> [Extract]
It also operates behind the scenes, in head-office support functions—finance, controlling, procurement, legal, reporting—where costs can be compressed without affecting the guest experience. And it addresses two often underestimated areas: food waste and energy, where smarter building management turns invisible slippage into measurable savings.
Meanwhile, the market is not waiting.
User adoption of AI is breathtaking—faster than mobile adoption in its time. Younger generations no longer search as they used to; they ask, they converse, they delegate. They bypass our journeys, our websites, our forms, our funnels. They change the order of things.
In parallel, we observe a form of passive resistance within organizations. Public enthusiasm, internal hesitation. Pilot projects are launched, proofs of concept pile up, decisions are postponed—out of fear, fatigue, lack of skills, sometimes denial. The result is a dangerous gap between accelerating usage and slowing organizations. And when that gap widens, margins do not disappear. They are transferred—to others.
For an investor, the question is no longer only: does the hotel have a good location? It becomes: will this asset still be able to generate preference when everything looks the same online?
Emotional intelligence becomes an asset in the strict sense of the term—not an intangible bonus, but an additional stream of cash flow.
Hospitality evolves much like the world of theatre. If the stage is real estate, the play is performed by men and women. The day AI takes over the mechanics, the guest will no longer forgive absence. They will no longer forgive indifference. They will no longer forgive a lukewarm experience. They want emotion and individualization.

(Stored data entries)
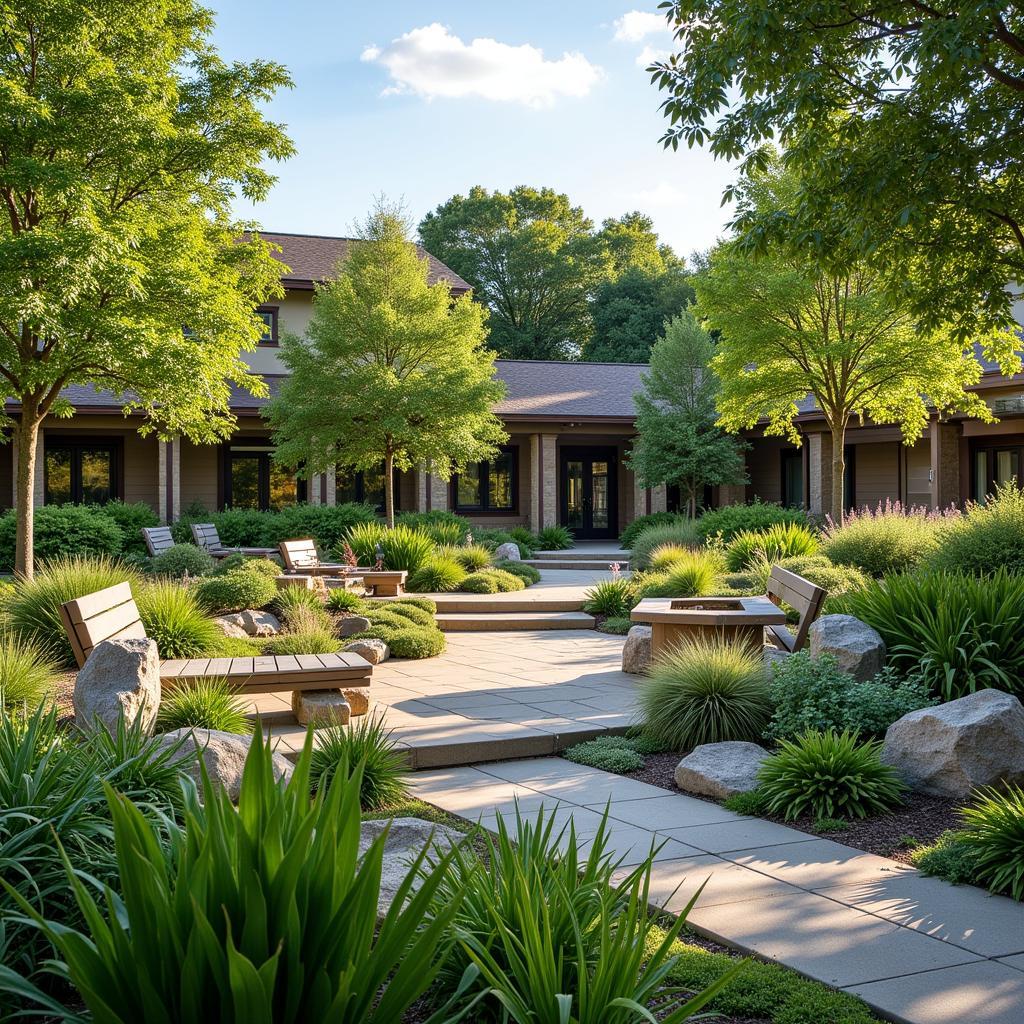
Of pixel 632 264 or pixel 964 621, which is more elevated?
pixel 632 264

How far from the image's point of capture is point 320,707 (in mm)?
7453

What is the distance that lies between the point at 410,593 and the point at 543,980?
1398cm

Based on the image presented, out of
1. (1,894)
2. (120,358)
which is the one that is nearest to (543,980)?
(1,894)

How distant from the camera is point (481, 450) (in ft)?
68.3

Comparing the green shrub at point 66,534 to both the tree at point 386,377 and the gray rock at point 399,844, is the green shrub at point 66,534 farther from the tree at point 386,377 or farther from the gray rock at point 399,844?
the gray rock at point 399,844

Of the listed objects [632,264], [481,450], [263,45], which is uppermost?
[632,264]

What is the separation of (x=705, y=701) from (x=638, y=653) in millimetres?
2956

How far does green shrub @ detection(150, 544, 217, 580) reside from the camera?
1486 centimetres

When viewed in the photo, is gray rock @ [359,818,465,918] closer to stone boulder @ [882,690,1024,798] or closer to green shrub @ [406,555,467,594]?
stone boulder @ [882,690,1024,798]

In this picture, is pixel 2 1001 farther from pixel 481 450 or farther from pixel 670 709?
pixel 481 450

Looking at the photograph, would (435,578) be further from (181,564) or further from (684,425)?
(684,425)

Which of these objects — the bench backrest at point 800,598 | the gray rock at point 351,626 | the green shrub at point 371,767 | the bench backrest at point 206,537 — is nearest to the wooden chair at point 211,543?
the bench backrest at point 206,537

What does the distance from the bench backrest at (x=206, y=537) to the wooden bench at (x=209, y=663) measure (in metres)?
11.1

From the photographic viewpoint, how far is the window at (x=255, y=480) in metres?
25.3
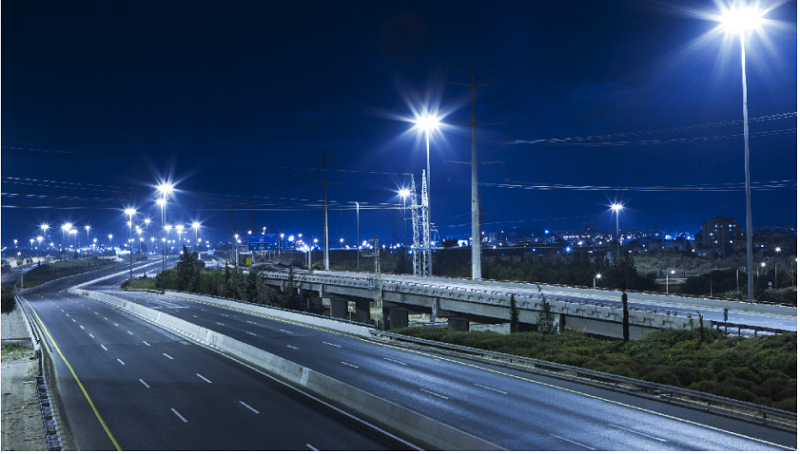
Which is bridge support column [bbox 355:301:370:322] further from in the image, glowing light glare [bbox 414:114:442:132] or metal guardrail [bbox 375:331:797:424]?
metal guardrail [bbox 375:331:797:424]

> [What you will do]
A. Answer these questions about the text on AI in hospitality:
(i) Which two often underestimated areas does it address?
(ii) What does it say user adoption of AI is faster than?
(iii) What does it say emotional intelligence becomes an additional stream of?
B. Reproduce the part of the text on AI in hospitality between "Hospitality evolves much" and "emotion and individualization.", inclusive.
C. Write what follows the last sentence of the text on AI in hospitality.

> [Answer set]
A.
(i) Food waste and energy.
(ii) Mobile adoption in its time.
(iii) Cash flow.

B.
Hospitality evolves much like the world of theatre. If the stage is real estate, the play is performed by men and women. The day AI takes over the mechanics, the guest will no longer forgive absence. They will no longer forgive indifference. They will no longer forgive a lukewarm experience. They want emotion and individualization.

C.
This overturns a deeply rooted belief: investing in people is not a soft cost—it is value protection.
We already see this in the way financiers read projects: ambition among buyers, caution among lenders, an obsession with quality, capex requirements, sustainability criteria, operational robustness. What is new is that quality is no longer limited to carpets and marble. It now includes the ability to train, to manage, to retain critical thinking, to maintain skills, and to avoid turning the organization into a passive user of tools it no longer understands.
Because AI introduces a silent risk: loss of control.
So beyond the rhetoric, what should investors and operators actually do?
First, integrate a visibility due diligence. Not a marketing audit, but an assessment of the asset’s ability to exist within new search journeys: the quality and completeness of attributes, structuring, consistency, data governance, and the ability to feed channels without losing identity.
Second, quantify the capex of human intelligence: training in relational excellence, service routines, proximity leadership, the ability to deal with the unexpected—that moment when the guest is no longer a segment but a person. This is where loyalty is built, and where the brand stops being a logo and becomes a promise kept.
Third, view energy as an operational risk, not merely an ESG topic. AI has a tangible cost—electric, water, mineral. And even if a hotel does not host a data center, it will operate in a world where energy is politically, socially and economically rationed. Sobriety, optimization and renovation will not be moral options. They will be conditions of competitiveness.
At its core, this conference revealed a simple truth: AI accelerates everything—except what lies at the heart of our profession.
It accelerates distribution, comparison, standardization, and margin pressure. By contrast, it reveals the scarcity of what cannot be copied: presence. The right gesture. The understanding gaze. In short, that very intelligence of the heart.
Perhaps this is the greatest irony of the revolution: the more technological we become, the more hospitality returns to being a craft.
What remains is to decide whether we want to be actors in this story—or extras in an algorithm that outpaces us.